Thursday, June 20, 2013

Has The Summer Correction Started?

Our markets sold off hard yesterday after the FOMC meeting and global markets continued that trend overnight.  I am a bit surprised by the severity of the selloff given that the market pretty much already knew what Bernanke was going to say.

The Chairman said that we must see continued improvements in the economy before adjustments can be made to the asset purchase program.  So I don't view those comments as nearly as hawkish as the market seems to be interpreting it.  If we get weak economic data in the second half of the year I could see the Fed pushing any tapering into 2014.  But we knew it was coming at some point.

The 10-year yield reversed higher yesterday and is rising again today.  It is currently testing resistance levels at 2.40%.  This is a key level to watch as the 2.40% level has basically marked the high range for bond yields for the last 2 years. 

Economic data was pretty good this morning, but that doesn't seem to matter right now.  May existing home sales rose to 5.18 million units from 4.97 million the prior month.  The June Philly Fed survey rose to 12.5 from -5.2 in May.  Yet homebuilders are one of the weakest groups today.

Asian markets were down sharply overnight, as a liquidity crunch developed in China but the central bank did not step in to provide liquidity.  Reports indicate overnight repo rates spiked as high as 25%.

Europe's markets are also lower.  Economic data showed the Eurozone manuf. PMI rose to 48.7 from 48.3 and the services PMI rose to 48.6 from 47.2.  So those surveys are showing modest improvement even as they remain below 50 which markets overall contraction.

The dollar is higher as interest rates rise.  The Yen is lower, but folks seem to have forgotten about their Yen worries for now.  Commodities are lower, with gold prices falling below $1300.  Gold seems to have lost its safe haven status that folks used to go to in times of market stress.  Oil prices have fallen back to $95.50.

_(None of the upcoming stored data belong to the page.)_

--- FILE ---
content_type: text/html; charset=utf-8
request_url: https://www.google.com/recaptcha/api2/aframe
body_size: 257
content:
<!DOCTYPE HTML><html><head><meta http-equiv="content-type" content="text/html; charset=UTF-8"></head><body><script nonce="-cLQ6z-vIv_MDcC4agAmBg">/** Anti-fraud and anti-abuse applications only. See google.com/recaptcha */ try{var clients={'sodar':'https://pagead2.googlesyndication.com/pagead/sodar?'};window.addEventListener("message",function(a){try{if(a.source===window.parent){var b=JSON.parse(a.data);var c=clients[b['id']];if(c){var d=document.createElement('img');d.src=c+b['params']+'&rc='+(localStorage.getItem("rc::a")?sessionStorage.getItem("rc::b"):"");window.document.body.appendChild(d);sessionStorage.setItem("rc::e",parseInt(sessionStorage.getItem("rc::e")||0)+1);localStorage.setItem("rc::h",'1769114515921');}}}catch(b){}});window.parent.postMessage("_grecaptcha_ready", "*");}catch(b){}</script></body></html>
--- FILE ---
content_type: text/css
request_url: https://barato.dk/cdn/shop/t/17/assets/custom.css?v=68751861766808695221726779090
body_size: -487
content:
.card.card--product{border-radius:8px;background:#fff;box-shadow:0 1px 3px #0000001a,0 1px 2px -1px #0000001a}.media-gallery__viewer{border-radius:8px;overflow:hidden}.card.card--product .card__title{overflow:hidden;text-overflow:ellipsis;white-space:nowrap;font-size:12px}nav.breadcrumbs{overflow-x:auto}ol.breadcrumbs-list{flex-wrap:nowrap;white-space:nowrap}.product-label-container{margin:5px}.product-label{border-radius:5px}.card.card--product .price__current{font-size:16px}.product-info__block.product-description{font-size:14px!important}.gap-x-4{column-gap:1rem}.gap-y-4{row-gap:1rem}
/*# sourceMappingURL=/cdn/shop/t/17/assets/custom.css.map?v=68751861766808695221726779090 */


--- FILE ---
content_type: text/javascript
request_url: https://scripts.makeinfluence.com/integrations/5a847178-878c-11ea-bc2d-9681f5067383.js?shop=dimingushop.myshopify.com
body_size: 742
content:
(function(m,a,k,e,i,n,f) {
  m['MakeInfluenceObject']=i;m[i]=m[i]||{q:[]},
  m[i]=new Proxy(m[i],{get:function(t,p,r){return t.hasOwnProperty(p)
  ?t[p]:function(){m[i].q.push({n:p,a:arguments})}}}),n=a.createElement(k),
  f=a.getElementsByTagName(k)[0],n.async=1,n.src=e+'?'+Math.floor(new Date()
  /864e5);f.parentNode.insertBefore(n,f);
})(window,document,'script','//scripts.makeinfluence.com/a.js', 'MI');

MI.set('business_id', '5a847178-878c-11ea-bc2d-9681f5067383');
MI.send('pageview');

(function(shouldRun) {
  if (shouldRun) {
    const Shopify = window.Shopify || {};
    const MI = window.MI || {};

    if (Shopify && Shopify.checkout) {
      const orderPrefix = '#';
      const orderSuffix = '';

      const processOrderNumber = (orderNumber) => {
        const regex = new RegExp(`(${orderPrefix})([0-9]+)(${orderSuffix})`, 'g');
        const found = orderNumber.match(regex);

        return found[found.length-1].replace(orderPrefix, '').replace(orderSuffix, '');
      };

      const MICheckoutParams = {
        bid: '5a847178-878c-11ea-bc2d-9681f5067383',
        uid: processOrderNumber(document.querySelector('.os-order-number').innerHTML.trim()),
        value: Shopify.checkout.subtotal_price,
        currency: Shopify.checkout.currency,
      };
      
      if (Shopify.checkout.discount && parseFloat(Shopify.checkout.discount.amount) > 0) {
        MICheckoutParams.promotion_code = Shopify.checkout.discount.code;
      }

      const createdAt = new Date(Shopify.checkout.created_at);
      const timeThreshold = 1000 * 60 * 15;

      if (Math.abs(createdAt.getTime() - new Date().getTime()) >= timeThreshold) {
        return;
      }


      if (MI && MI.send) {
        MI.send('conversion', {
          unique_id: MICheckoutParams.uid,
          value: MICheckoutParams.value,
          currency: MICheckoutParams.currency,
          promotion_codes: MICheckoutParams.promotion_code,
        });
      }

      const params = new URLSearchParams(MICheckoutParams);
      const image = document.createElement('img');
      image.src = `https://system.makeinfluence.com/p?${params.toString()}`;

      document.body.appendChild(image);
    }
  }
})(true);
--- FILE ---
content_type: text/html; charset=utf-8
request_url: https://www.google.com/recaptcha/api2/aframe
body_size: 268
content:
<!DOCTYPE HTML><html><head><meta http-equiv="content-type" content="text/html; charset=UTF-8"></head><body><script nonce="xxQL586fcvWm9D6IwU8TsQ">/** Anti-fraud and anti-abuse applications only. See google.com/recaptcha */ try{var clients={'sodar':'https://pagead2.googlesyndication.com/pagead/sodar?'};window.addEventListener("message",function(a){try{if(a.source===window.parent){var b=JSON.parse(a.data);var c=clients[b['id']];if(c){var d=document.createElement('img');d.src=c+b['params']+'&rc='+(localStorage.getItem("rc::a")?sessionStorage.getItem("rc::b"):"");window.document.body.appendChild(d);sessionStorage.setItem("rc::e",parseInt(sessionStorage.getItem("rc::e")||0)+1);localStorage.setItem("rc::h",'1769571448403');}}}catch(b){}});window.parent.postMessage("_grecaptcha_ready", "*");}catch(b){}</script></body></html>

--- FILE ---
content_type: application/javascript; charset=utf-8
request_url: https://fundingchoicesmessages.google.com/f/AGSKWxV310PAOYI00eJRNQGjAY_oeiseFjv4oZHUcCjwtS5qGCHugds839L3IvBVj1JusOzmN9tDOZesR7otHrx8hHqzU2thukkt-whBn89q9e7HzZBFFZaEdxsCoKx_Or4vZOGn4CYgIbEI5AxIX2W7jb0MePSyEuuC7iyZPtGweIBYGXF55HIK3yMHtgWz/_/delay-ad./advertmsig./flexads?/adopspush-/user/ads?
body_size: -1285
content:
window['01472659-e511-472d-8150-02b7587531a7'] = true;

The volatility index is spiking 16% higher today to 19.30 currently.  This is the highest level we have seen so far in 2013.  The fact that the VIX couldn't get back below 15 recently may have been a sign that higher volatility was in store for the markets.

Trading comment: A couple of days ago we were writing about the positive resolution to the short-term double bottom pattern in the S&P 500.  I didn't think we would see this big of a freak out to the FOMC statement.  But as you know, anything can happen in the markets.  The SPX is back to testing that 1600 level that has held recently.  If it holds again, we could see more of a bounce into quarter end.  This has been our operating thesis as underperforming funds look to chase performance.  We thought this could lead to a short-term top in early July and a larger summer correction.  But it is possible that we have seen the highs in the market so far and said correction may be starting a little earlier.  We would watch the 50-day moving averages for clues.  If the SPX can't get back above its 50-day average soon, then we would look to get more defensive as lower levels might be in the cards.